Thursday, June 11, 2009

California less than 50 days from

Via Mish, we learn that California's on track to state government "meltdown" in less than fifty days. From the state controller's office (links to the financial statement and summary available at the link):
SACRAMENTO – State Controller John Chiang today released his monthly report detailing California’s cash balance, receipts and disbursements in May and through the first 11 months of the fiscal year. In May, revenue was $827 million below the latest projections found in the Governor’s May Budget Revision.

"Without immediate solutions from the Governor and Legislature, we are less than 50 days away from a meltdown of State government. This presents a terrible threat to California’s economy and to the State’s delivery of basic public services,” said Chiang. “A truly balanced budget is the only responsible way out of the worst cash crisis since the Great depression.”

Personal income taxes were $475 million below (-23.0%) estimates in the May Revision. Corporate taxes were down $84.4 million (-25.8%), and sales taxes fell by $109 million (-3.3%).

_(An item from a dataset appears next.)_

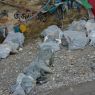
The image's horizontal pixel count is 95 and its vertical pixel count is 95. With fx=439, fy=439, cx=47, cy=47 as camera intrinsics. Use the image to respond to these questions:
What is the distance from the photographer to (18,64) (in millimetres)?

The Controller has met with Governor Schwarzenegger and Legislators in the past week to brief them on the State’s immediate cash problem. He also sent a letter to State leaders this morning with new cash projections – updated to reflect May actuals and final May Revision numbers from the Department of Finance – that continue to show the State exhausting all available cash by late July. The State is now projected to run $2.78 billion into the red on July 31.

The State started the fiscal year with a $1.45 billion cash deficit, which grew to $19.8 billion on May 31, 2009. ...

Any bets on how soon the feds will bail out "too big to fail" California, using our (non-California) tax dollars? After all, we can't allow California's bloated government and all those well-paid unionized state employees to ... gasp! ... sacrifice a penny while the rest of us cut back, now can we?


Anonymous said...

and all those well-paid unionized state employees to ... gasp! ... sacrifice a penny while the rest of us cut back, now can we?

Excuse me? The last time I checked, CA state workers were taking two furlough days a month, and they may be taking more. How many furlough days are you taking?

And well paid? Not for CA we're not. I started at the state 4 years ago making exactly $12.50 an hour. Do you not know how much it costs to live in CA? We're already taxed to death, home prices, even though falling, are still higher than anywhere else in the nation except perhaps New York and Hawaii.

David said...


I have numerous friends in California, so I am well aware of the high cost of living in your beautiful state.

California is the most heavily taxed state in the nation (New York is a close second), yet the state is on the verge of insolvency. So where is all that money going? The government is spending it on countless government programs, and their employees and pensions. (See this post from Mish on California pensions). So while you may not be a highly paid state employee, evidently many public employees in your state are. Simply put, if the state is spending beyond its means (and it is), then this cannot continue. That means cutting programs, jobs, and benefits, or raising taxes even more. Or some combination of these. Or forcing non-Californians to pay for your bloated state government's excesses via a federal bailout.

According to the Bureau of Labor Statistics (see here), as of May 2009 California has the second highest broad unemployment (U-6) rate, at 15.6% (Michigan has the highest, at 17.2%). So there are a lot of Californians making real sacrifices -- they are out of work, or want a full time job but can't get one. By the way, if you think two unpaid furlough days a month is a sacrifice now, when the state is still paying its workers, just what do you think will happen when it can't?

If the federal government forces non-Californians to bail out the California government, not only will the rest of the country have to subsidize California's bloated government, but your state will in all likelihood not make the needed cuts to bring state government spending in line with economic reality.